| WORK TO BE COMPLETED |
Convert the lines starting with the one containing "How far is the" and ending with the one containing "1.75 meters" into a two-column CSV headed text and answer. Give one row per text-answer pair, with every field in double quotes and any line breaks turned into spaces.

| RECORDS TO USE |
▼

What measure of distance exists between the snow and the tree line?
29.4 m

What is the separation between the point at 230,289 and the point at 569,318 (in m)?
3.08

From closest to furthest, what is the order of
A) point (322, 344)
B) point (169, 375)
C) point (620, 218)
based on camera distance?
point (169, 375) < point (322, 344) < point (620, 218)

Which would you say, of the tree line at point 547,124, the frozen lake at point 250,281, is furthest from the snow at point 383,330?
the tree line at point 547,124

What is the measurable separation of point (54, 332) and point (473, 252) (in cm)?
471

▲
▼

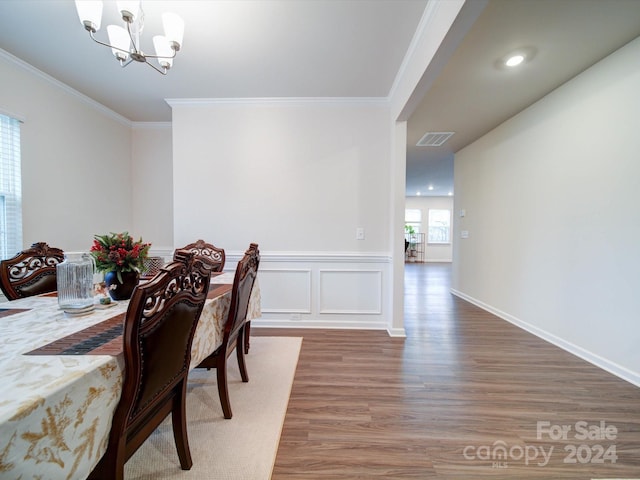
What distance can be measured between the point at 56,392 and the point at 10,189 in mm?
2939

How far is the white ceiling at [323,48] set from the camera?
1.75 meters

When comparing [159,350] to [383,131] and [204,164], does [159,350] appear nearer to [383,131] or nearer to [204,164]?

▲
▼

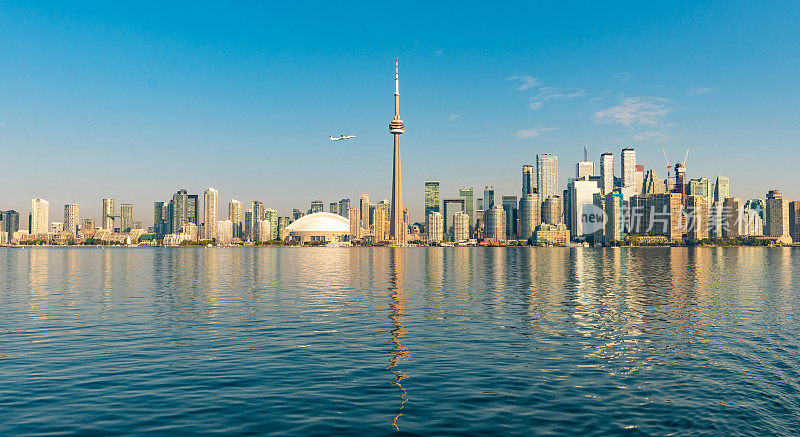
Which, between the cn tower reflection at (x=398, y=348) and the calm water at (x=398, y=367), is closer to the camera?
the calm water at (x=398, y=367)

▲

| FINISHED TASK |
text,answer
"How far is the white ceiling at [323,48] set from the camera?","1.75 meters"